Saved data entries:

:::

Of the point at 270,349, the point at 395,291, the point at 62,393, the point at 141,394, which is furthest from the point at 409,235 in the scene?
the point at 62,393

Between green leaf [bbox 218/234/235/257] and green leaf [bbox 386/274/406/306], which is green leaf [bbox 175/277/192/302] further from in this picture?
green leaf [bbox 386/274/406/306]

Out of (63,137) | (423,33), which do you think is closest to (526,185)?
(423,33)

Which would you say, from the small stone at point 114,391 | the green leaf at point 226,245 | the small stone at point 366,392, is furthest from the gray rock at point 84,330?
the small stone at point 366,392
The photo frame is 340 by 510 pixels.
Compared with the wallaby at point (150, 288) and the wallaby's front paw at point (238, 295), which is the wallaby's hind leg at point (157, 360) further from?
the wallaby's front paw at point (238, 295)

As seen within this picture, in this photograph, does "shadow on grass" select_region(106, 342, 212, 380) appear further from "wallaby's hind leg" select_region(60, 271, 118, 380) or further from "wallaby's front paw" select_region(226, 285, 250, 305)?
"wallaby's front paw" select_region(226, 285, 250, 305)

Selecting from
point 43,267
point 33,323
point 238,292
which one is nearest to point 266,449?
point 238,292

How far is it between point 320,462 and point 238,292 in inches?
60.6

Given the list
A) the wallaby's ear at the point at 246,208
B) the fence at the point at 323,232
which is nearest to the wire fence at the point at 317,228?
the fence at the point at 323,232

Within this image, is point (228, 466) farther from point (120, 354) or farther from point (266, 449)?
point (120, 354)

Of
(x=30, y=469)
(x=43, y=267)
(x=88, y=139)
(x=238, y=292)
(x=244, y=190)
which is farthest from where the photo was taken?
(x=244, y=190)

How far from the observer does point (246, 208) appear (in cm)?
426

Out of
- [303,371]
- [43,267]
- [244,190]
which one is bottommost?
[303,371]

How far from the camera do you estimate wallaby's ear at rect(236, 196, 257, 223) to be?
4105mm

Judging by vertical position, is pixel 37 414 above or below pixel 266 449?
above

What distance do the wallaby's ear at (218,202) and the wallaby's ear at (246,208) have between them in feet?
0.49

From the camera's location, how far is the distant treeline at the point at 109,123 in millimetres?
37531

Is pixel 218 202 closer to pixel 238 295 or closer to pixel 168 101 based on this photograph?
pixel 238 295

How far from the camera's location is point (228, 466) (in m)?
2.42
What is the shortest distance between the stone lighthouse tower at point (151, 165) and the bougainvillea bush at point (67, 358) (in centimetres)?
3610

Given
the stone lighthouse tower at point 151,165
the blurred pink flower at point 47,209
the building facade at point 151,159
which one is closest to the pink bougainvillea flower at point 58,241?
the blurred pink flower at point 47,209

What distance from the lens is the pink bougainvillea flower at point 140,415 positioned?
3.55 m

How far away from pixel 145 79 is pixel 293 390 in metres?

:::

## Do this
Rewrite every line of the material above, replacing each occurrence of "wallaby's ear" with "wallaby's left ear" and leaving everything else unchanged.

## Expected output
Of the point at 270,349, the point at 395,291, the point at 62,393, the point at 141,394, which is furthest from the point at 409,235 in the scene?
the point at 62,393

Between green leaf [bbox 218/234/235/257] and green leaf [bbox 386/274/406/306], which is green leaf [bbox 175/277/192/302] further from in this picture?
green leaf [bbox 386/274/406/306]

Out of (63,137) | (423,33), which do you think is closest to (526,185)?
(423,33)

Which would you say, from the small stone at point 114,391 | the green leaf at point 226,245 | the small stone at point 366,392, is furthest from the gray rock at point 84,330?
the small stone at point 366,392
The photo frame is 340 by 510 pixels.
Compared with the wallaby at point (150, 288) and the wallaby's front paw at point (238, 295), which is the wallaby's hind leg at point (157, 360) further from?
the wallaby's front paw at point (238, 295)

As seen within this picture, in this photograph, does "shadow on grass" select_region(106, 342, 212, 380) appear further from "wallaby's hind leg" select_region(60, 271, 118, 380) or further from "wallaby's front paw" select_region(226, 285, 250, 305)?
"wallaby's front paw" select_region(226, 285, 250, 305)

Selecting from
point 43,267
point 33,323
point 238,292
which one is nearest to point 266,449?
point 238,292

How far is it between point 320,462 and point 238,292 in inches?
60.6

Given the list
A) the wallaby's left ear at the point at 246,208
B) the fence at the point at 323,232
which is nearest to the wire fence at the point at 317,228?
the fence at the point at 323,232

Within this image, is point (228, 466) farther from point (120, 354) or farther from point (266, 449)?
point (120, 354)

Of
(x=30, y=469)
(x=43, y=267)
(x=88, y=139)
(x=238, y=292)
(x=244, y=190)
which is farthest from where the photo was taken?
(x=244, y=190)

How far from the observer does point (246, 208) appear (in cm)?
426

Out of
- [303,371]
- [43,267]
- [244,190]
which one is bottommost?
[303,371]

How far from the camera do you estimate wallaby's left ear at rect(236, 196, 257, 223) to be?
4105mm

Judging by vertical position, is pixel 37 414 above or below pixel 266 449?
above

What distance do the wallaby's left ear at (218,202) and the wallaby's left ear at (246,208) have between them in feet?
0.49

From the camera's location, how far is the distant treeline at the point at 109,123 in millimetres?
37531

Is pixel 218 202 closer to pixel 238 295 or closer to pixel 168 101 based on this photograph?
pixel 238 295

How far from the camera's location is point (228, 466) (in m)?
2.42
What is the shortest distance between the stone lighthouse tower at point (151, 165) and the bougainvillea bush at point (67, 358) (in centimetres)?
3610

Given
the stone lighthouse tower at point 151,165
the blurred pink flower at point 47,209
the building facade at point 151,159
which one is closest to the pink bougainvillea flower at point 58,241?
the blurred pink flower at point 47,209

What distance from the lens is the pink bougainvillea flower at point 140,415 positioned?
3.55 m

How far away from pixel 145 79 is pixel 293 390 in metres?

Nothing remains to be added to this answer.